**TASK PROMPT:**
Check each line of the entries for "States" and report the ones that have it.
• • • • •
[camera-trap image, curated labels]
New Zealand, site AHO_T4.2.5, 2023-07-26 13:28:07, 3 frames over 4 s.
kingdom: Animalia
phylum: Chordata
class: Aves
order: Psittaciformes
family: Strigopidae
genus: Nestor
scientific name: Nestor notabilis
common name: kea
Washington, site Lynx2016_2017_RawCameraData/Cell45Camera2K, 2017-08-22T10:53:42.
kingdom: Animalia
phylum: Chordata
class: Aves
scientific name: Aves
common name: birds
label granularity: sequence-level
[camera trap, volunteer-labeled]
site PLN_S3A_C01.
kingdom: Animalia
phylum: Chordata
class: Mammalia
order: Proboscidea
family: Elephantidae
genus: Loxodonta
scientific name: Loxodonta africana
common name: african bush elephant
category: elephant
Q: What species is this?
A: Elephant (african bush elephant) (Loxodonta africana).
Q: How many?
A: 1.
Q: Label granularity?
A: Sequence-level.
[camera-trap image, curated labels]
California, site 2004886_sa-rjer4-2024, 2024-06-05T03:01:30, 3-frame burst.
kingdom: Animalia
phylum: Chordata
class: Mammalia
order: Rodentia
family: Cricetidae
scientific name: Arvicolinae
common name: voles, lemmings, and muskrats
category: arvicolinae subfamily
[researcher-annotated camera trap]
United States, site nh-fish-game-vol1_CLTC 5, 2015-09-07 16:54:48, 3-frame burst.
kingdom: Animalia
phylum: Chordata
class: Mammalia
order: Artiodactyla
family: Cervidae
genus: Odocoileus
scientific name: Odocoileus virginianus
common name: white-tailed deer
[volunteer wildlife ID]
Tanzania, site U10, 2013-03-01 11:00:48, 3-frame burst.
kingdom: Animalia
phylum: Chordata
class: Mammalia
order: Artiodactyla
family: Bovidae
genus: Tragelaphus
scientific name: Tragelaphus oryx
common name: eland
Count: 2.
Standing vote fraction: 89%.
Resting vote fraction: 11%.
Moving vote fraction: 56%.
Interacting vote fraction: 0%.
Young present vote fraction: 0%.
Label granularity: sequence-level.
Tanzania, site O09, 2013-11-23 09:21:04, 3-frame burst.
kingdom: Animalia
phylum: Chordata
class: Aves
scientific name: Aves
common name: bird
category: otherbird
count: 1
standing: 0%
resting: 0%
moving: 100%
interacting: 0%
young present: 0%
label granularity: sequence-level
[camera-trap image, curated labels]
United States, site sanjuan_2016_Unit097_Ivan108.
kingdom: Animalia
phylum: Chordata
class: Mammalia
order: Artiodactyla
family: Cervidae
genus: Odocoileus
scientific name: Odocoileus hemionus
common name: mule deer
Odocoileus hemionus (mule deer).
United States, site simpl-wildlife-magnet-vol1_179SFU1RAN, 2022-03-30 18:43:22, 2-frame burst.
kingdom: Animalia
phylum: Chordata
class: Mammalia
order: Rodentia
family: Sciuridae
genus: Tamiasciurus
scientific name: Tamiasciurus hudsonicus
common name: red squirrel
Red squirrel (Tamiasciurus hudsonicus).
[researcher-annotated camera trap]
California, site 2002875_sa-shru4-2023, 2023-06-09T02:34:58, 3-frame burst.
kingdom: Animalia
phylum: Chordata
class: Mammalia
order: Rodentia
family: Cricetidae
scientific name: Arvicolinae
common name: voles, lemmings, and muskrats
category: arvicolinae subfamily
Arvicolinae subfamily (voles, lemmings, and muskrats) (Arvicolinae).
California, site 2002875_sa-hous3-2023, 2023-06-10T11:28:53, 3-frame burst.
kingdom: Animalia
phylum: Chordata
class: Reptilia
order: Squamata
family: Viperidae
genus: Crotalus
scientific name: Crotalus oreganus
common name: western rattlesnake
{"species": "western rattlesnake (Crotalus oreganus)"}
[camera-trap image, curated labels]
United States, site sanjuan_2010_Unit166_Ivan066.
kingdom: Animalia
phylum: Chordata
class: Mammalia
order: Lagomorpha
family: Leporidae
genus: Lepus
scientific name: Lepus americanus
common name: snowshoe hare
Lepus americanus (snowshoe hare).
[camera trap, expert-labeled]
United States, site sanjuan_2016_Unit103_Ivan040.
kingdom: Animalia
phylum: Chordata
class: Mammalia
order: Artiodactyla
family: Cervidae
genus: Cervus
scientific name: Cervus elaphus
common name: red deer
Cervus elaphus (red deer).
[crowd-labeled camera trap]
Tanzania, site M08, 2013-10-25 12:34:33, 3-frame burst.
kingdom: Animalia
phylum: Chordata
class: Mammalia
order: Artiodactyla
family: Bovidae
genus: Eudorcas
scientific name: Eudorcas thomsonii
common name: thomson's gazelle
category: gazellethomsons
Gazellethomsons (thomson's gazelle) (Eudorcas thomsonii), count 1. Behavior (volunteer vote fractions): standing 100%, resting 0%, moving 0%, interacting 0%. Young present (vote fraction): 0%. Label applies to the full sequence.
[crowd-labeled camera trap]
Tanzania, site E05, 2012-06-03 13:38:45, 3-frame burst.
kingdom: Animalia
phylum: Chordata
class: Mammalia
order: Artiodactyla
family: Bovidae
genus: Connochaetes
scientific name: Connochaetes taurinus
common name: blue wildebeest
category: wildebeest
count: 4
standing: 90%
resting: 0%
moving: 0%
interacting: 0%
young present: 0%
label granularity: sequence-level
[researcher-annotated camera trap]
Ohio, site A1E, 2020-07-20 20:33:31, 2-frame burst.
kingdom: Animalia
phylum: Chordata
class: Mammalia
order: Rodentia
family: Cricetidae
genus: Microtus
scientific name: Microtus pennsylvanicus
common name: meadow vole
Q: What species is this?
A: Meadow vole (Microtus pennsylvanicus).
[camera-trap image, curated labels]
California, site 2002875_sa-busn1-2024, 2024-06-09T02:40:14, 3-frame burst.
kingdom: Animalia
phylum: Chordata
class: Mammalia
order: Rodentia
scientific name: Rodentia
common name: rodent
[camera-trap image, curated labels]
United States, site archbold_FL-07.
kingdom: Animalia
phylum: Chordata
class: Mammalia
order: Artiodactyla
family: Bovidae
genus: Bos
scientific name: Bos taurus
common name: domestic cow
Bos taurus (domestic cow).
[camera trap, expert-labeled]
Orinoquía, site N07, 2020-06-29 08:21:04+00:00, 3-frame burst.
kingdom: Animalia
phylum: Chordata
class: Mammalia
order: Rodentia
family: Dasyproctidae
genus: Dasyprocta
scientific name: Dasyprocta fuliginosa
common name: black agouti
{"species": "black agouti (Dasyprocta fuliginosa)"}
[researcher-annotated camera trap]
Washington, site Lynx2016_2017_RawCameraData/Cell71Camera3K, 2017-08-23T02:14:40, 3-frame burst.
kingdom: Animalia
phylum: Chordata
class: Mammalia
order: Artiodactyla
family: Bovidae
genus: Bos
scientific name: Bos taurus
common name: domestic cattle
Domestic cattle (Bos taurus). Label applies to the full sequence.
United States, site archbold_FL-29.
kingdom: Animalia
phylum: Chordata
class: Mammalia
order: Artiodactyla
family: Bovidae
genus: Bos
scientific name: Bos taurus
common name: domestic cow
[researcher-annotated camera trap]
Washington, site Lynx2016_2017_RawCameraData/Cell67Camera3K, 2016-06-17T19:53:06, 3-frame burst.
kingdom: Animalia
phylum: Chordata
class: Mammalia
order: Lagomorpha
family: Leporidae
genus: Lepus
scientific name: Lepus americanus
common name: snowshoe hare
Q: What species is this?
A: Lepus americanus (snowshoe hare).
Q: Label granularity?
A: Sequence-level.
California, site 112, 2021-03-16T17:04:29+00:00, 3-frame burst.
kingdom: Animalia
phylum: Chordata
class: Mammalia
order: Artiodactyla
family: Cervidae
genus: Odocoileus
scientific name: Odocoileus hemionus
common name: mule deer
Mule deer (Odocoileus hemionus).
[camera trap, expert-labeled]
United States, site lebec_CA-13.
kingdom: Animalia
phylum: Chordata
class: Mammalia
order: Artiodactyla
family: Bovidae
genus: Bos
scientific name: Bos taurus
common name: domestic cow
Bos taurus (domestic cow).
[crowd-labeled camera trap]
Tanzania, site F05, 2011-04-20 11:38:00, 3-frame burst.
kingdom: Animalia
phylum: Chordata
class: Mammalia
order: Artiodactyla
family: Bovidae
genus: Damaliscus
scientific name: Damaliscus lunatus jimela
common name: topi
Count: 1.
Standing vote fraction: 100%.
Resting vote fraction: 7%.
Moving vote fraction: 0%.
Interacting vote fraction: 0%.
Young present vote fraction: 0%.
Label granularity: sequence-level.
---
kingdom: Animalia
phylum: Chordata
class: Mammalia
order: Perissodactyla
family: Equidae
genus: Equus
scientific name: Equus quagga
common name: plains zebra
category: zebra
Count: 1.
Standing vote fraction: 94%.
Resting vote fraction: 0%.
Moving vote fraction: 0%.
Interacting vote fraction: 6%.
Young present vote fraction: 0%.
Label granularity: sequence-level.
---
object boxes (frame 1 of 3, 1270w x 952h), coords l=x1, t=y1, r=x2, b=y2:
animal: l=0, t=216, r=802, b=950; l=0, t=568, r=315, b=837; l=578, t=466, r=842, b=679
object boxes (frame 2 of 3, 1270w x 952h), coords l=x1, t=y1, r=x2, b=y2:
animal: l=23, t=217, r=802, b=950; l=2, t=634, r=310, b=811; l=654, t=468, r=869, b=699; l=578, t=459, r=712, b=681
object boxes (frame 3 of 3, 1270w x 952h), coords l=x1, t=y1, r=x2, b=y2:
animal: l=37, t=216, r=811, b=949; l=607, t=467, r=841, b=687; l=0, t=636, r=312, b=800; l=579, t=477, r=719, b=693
• • • • •
**THE COMPLETED TASK:**
United States, site nh-fish-game-vol1_CLTC 5, 2015-09-07 16:54:48, 3-frame burst.
United States, site sanjuan_2016_Unit097_Ivan108.
United States, site simpl-wildlife-magnet-vol1_179SFU1RAN, 2022-03-30 18:43:22, 2-frame burst.
United States, site sanjuan_2010_Unit166_Ivan066.
United States, site sanjuan_2016_Unit103_Ivan040.
United States, site archbold_FL-07.
United States, site archbold_FL-29.
United States, site lebec_CA-13.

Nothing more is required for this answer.